The acting is top quality too. The structure of the work allows for three central characters, three more who carry the witty Twitter thread, one who plays the superstar Amber Smence (an energetic Natalie Maria Clark) and a fantastically disciplined chorus.

Kyle (Georgie Holibar) is a newby at this social media business and his journey into the multifarious world of Tumblr is almost frightening. He seems to attract every type of ghastly internet troll it’s possible to attract. We follow him as he moves from being a quiet, self-protective boy to one manipulated by others into posting increasingly dodgy selfies both shirtless and in his undies. Holibar is charming and likeable and convinces easily with his naiveté.

Facebook takes centre stage (well, lightly left and slightly right of centre to be exact because Kyle has the prime location) and we meet Jordan (Jacob Pitcher) and Julia (Kelly Taylor) who have just become FB friends. Each is still at school and working part time. Both are nervous, anxious, as they manoeuvre themselves safely in the direction of a date. They exchange increasingly intimate details – “Who was your first crush?” “What’s the worst thing you’ve ever done?” “What’s something you’ve never told anyone else?” – and their friendship is affectionate and fun.

When asked “How was your day?” Jordan tells more than all in blow-by-blow detail – “Yesterday a kid peed on me” – while Julia cleverly evades every innocent attempt by Jordan to find out where she lives and works. We hear all the standard lololols, *sighs*, and weird web rhetoric that pepper Brooks’ text and it’s all very courteous and tantalising.

Jordan is less mature than Julia and the interplay that results is both sweetly appealing and very, very funny. Jordan asks Julia, “Do you have a boyfriend?” She replies, “No, you?” to which he replies “No, still not gay.” The relationship built between Pitcher and Taylor is delightfully subtle, oddly erotic and intensely satisfying. 

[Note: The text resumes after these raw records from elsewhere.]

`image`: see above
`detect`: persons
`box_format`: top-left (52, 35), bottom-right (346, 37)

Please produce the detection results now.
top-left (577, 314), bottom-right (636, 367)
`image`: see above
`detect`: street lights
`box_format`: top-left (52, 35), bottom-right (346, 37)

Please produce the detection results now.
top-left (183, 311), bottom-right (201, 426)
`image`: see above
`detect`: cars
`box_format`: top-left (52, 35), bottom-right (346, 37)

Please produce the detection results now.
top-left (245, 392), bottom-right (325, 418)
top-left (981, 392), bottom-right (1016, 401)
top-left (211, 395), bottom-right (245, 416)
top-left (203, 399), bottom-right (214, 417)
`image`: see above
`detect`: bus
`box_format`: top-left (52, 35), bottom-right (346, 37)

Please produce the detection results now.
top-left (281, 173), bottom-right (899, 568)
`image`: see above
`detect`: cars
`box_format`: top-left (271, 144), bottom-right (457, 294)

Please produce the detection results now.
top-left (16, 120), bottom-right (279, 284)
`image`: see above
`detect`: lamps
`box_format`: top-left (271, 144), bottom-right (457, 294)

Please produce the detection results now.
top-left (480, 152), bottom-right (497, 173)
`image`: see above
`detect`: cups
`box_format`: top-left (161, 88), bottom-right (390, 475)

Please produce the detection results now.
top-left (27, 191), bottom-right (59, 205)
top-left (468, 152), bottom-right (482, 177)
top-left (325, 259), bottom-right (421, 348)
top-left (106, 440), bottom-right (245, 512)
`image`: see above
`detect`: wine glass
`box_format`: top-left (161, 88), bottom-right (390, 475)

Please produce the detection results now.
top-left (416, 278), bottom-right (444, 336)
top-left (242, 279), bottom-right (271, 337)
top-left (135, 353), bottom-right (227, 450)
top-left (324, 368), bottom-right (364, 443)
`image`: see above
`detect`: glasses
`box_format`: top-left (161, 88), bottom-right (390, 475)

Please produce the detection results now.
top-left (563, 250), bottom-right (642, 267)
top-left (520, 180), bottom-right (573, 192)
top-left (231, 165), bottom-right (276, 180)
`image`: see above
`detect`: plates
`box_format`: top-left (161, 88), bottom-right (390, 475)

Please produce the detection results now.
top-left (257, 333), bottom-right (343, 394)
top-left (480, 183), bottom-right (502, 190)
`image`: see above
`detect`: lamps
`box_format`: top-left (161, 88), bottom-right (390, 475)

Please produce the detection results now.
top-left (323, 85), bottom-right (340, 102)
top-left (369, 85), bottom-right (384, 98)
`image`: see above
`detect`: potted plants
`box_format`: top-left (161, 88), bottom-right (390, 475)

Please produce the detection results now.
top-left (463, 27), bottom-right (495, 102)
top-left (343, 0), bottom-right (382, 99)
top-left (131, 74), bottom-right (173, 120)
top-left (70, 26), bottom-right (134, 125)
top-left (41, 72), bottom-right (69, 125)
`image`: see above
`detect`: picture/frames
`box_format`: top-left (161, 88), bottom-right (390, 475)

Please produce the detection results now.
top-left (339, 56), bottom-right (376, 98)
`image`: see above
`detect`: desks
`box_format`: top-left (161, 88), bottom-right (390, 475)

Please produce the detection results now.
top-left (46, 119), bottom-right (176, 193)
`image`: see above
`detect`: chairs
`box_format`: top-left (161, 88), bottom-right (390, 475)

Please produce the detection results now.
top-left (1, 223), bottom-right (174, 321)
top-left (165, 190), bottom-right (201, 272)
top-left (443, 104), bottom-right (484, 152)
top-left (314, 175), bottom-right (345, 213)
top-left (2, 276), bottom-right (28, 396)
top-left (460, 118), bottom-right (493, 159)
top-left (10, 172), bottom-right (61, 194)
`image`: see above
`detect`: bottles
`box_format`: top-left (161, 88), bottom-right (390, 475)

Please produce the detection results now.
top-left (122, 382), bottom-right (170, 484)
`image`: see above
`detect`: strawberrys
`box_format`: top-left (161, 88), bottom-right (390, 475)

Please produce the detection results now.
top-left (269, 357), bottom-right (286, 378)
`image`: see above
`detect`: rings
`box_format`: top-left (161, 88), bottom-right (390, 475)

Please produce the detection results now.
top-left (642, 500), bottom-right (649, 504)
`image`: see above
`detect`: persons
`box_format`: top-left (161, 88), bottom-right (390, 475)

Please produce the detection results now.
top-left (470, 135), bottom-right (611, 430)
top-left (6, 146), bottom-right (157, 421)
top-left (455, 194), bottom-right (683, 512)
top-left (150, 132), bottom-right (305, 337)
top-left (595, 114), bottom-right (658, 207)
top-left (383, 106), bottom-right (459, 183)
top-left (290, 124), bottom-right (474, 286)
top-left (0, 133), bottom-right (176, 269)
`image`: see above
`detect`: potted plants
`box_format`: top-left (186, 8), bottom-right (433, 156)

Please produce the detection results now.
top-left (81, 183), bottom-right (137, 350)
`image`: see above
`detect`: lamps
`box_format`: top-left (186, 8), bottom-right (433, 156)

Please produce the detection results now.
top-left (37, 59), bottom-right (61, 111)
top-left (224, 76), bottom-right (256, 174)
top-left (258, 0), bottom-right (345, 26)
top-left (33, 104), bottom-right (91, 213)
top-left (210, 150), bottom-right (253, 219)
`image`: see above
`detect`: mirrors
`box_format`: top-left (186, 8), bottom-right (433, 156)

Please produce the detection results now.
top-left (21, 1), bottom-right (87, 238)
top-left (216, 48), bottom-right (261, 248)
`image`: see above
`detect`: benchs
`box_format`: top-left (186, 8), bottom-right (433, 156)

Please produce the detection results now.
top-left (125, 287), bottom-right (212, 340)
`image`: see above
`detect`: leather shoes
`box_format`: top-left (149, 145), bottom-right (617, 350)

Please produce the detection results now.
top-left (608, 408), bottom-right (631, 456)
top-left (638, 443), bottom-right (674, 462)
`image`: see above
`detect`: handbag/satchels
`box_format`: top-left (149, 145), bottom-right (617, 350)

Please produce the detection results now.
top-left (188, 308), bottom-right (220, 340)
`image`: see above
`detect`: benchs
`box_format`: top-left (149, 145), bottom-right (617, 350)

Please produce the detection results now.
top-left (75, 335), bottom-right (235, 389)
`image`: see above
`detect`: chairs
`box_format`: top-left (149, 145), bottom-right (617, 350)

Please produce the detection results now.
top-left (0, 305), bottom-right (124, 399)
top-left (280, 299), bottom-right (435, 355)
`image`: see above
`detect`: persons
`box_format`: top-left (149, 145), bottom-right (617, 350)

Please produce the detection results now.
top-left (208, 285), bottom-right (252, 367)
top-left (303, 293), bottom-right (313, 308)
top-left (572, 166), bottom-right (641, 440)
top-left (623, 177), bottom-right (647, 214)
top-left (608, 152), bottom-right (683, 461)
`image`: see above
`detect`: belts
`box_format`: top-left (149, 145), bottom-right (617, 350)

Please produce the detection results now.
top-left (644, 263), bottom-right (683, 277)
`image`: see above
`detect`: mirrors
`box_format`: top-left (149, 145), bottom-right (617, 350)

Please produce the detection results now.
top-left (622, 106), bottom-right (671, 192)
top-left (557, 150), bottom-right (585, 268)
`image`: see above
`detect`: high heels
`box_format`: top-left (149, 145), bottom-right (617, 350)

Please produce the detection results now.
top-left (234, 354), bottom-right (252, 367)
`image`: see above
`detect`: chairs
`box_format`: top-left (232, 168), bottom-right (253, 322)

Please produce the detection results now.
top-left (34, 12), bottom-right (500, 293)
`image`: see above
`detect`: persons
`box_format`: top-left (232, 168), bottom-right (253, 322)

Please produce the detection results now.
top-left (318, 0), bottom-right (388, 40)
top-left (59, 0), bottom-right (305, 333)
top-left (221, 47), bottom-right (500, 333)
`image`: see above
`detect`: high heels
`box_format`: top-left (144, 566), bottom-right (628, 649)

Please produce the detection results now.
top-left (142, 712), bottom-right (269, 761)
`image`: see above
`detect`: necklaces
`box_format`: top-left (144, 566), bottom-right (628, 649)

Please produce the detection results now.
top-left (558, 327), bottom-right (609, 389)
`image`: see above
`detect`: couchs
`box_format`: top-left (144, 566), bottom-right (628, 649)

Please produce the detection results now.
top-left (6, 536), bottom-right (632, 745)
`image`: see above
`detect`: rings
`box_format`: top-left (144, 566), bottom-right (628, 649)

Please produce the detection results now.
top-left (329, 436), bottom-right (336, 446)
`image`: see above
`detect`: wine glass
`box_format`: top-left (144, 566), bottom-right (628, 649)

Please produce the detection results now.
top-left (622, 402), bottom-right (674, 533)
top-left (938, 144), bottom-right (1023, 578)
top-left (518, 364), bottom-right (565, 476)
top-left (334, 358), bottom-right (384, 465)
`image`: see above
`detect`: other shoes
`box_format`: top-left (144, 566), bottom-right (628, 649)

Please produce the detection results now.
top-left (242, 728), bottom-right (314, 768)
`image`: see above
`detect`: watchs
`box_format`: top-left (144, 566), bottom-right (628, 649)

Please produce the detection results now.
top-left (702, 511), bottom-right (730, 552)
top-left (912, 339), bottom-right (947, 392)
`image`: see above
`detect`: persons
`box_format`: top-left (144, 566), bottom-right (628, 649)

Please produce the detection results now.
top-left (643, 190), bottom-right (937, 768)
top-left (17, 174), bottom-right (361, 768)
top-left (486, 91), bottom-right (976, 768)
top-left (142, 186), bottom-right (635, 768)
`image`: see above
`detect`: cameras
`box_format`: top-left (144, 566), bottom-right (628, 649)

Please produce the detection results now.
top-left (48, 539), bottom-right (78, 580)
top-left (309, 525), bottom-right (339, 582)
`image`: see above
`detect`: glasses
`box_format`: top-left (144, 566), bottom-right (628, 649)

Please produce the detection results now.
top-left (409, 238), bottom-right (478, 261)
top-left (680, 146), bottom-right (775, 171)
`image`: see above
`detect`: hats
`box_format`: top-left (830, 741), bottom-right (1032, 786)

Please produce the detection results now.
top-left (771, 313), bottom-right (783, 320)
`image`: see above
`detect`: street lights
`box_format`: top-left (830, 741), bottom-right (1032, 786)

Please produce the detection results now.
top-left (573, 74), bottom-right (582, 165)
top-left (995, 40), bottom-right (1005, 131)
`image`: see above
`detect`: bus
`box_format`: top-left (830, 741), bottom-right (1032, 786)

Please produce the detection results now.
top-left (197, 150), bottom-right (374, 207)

Acting like a commentary, Jean (Faith Tapsell), Freya (Chika Adeosun) and Harriet (Abigail Laurent) spend much of the show on the swings, represent the Twittersphere in a riotously comical way, and play the comedy with real panache. Tapsell, Adeosun and Laurent link a brace of clear celebrity threads through Kyle’s love for Cheryl Cole and Avril Lavigne and their own obsession with superstar Amber #amberalert Smence with hilarious results. Each of these actors exudes bravura confidence and real class. 

Add a seven-strong, genderless, burlesque-like chorus who provide yet another layer of commentary and all of the major social media forms get a thorough going over, as do the modes of behaviour of many of its participants. Don’t get me wrong, these characters are far from stereotypical but they are recognisable and we love them for it. They’re us, and we recognise that. 

In an impressive final stanza the relationships become confused and, while there is a momentary bleak sadness before the finale, Kyle’s final unequivocal “I love you. I love me” takes us into the interval with more than a modicum of hope. He does, after all, represent the most optimistic generation of the past two hundred years.

William Schroer, ‘The Social Librarian’, tells us that the next generation, Generation Z and the one my thirteen year old son Finn was born into, “will grow up in a highly sophisticated media and computer environment and will be more Internet savvy and expert than their Generation Y forerunners.” This might explain the absolute joy my son gets from the show. The appearance of Pokemon in the digital visuals and the absolutely authentic dialogue are sufficient to enable him to fill the entire interval with his unbridled praise and textual recollections, so much so that I don’t recall having the opportunity to totally agree with him.

The 21st Narcissus is aptly named, deceptively subtle, finely directed and wonderfully acted. It’s an excellent example of just what a huge contribution The Young and Hungry Arts Trust has already made to our performing arts environment and long may this influence continue to be felt nationwide.